I am training a large network like ResNet with very small batch size say 25. When I do that, I get a very low and oscillating GPU utilization. I have seen several posts regarding the low GPU utilization in PyTorch. However, they are suggesting either of the following:
“Increase the batchsize.”: But, this is not a computational choice and I want my batch size to be small.
“Increase the number of workers as dataloading might be the bottleneck.”: First of all dataloading is not the bottleneck as it takes much less time. Secondly, increasing the number of loaders increases the running time of my code. Third, low and oscillating GPU utilization persists even after increasing the number of loaders. Hence, this suggestion also does not apply.
“Set shuffle = False”: Again not a feasible solution as I have to shuffle my data somehow.
Do you have any other suggestion for more effective use of GPUs when we have small batchsize?
I am training a model (Resnet-18) with a batch size equal 64. One sample has 772K. I have a very low GPU utilization. In a 10 second interval, 90% of time, all GPUs utilization is 0% with a memory-usage of 10%. Sporadically, there are GPUs that stay only on 0% utilization in entire range of 10 seconds. Is the loading process a bottleneck in my case? How can I use more efficiently all GPUs?
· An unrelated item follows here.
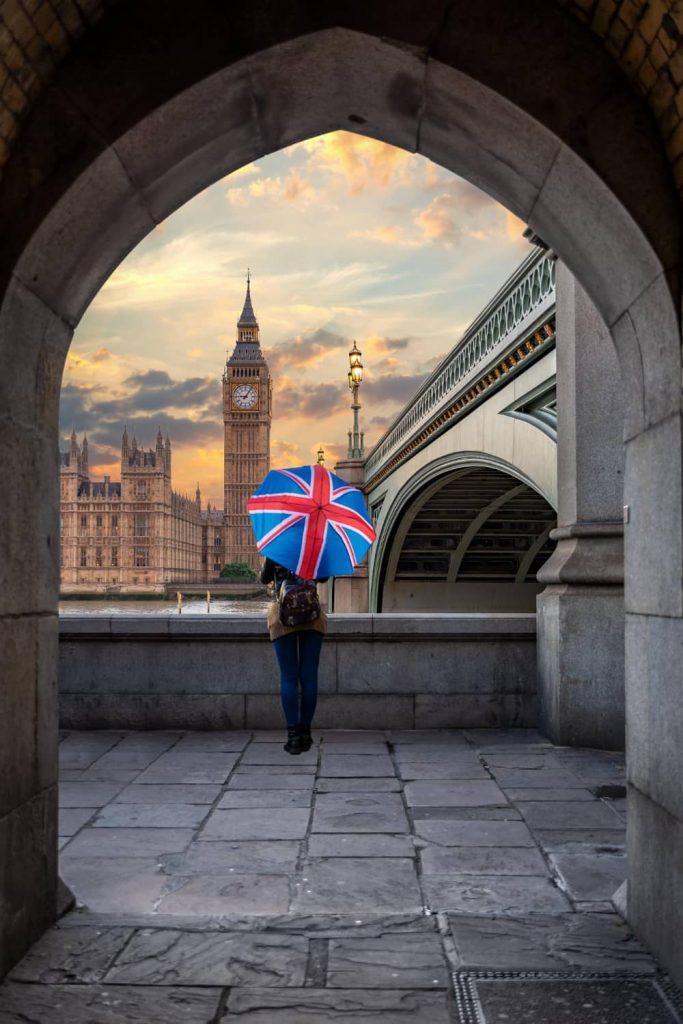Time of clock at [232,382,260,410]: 9:05
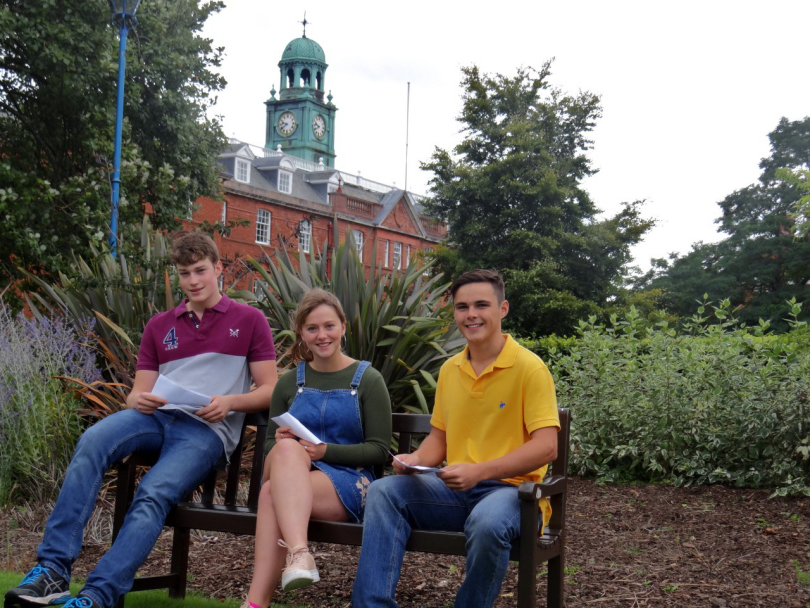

I attached a nvidia-smi manager output.
+-----------------------------------------------------------------------------+
| NVIDIA-SMI 460.27.04 Driver Version: 460.27.04 CUDA Version: 11.2 |
|-------------------------------+----------------------+----------------------+
| GPU Name Persistence-M| Bus-Id Disp.A | Volatile Uncorr. ECC |
| Fan Temp Perf Pwr:Usage/Cap| Memory-Usage | GPU-Util Compute M. |
| | | MIG M. |
|===============================+======================+======================|
| 0 Tesla K80 On | 00000000:04:00.0 Off | 0 |
| N/A 41C P0 66W / 149W | 1097MiB / 11441MiB | 0% Default |
| | | N/A |
+-------------------------------+----------------------+----------------------+
| 1 Tesla K80 On | 00000000:05:00.0 Off | 0 |
| N/A 31C P0 84W / 149W | 1697MiB / 11441MiB | 0% Default |
| | | N/A |
+-------------------------------+----------------------+----------------------+
| 2 Tesla K80 On | 00000000:84:00.0 Off | 0 |
| N/A 43C P0 59W / 149W | 1677MiB / 11441MiB | 0% Default |
| | | N/A |
+-------------------------------+----------------------+----------------------+
| 3 Tesla K80 On | 00000000:85:00.0 Off | 0 |
| N/A 30C P0 73W / 149W | 1697MiB / 11441MiB | 0% Default |
| | | N/A |
+-------------------------------+----------------------+----------------------+
| 4 Tesla K80 On | 00000000:8A:00.0 Off | 0 |
| N/A 33C P0 66W / 149W | 1711MiB / 11441MiB | 0% Default |
| | | N/A |
+-------------------------------+----------------------+----------------------+
| 5 Tesla K80 On | 00000000:8B:00.0 Off | 0 |
| N/A 46C P0 82W / 149W | 1735MiB / 11441MiB | 0% Default |
| | | N/A |
+-------------------------------+----------------------+----------------------+
| 6 Tesla K80 On | 00000000:8E:00.0 Off | 0 |
| N/A 31C P0 67W / 149W | 1717MiB / 11441MiB | 0% Default |
| | | N/A |
+-------------------------------+----------------------+----------------------+
| 7 Tesla K80 On | 00000000:8F:00.0 Off | 0 |
| N/A 49C P0 81W / 149W | 773MiB / 11441MiB | 0% Default |
| | | N/A |
+-------------------------------+----------------------+----------------------+
+-----------------------------------------------------------------------------+
| Processes: |
| GPU GI CI PID Type Process name GPU Memory |
| ID ID Usage |
|=============================================================================|
| 0 N/A N/A 8369 C python3 1092MiB |
| 1 N/A N/A 8369 C python3 1692MiB |
| 2 N/A N/A 8369 C python3 1672MiB |
| 3 N/A N/A 8369 C python3 1692MiB |
| 4 N/A N/A 8369 C python3 1706MiB |
| 5 N/A N/A 8369 C python3 1730MiB |
| 6 N/A N/A 8369 C python3 1712MiB |
| 7 N/A N/A 8369 C python3 768MiB |
+-----------------------------------------------------------------------------+
I load 256 torch samples (with interpolation applied) in ~0.26 seconds. Without interpolation, it takes ~0.17 seconds. I used the same params (batch_size=64 & num_workers=4) in DataLoader.
Anyway, I observed that increasing number of workers does not improve the loading time.
As transformation, I apply just an interpolation to resize the torch input. I can say from point 2 that there is a 0.09 seconds cost for interpolation on a pool of 256 samples.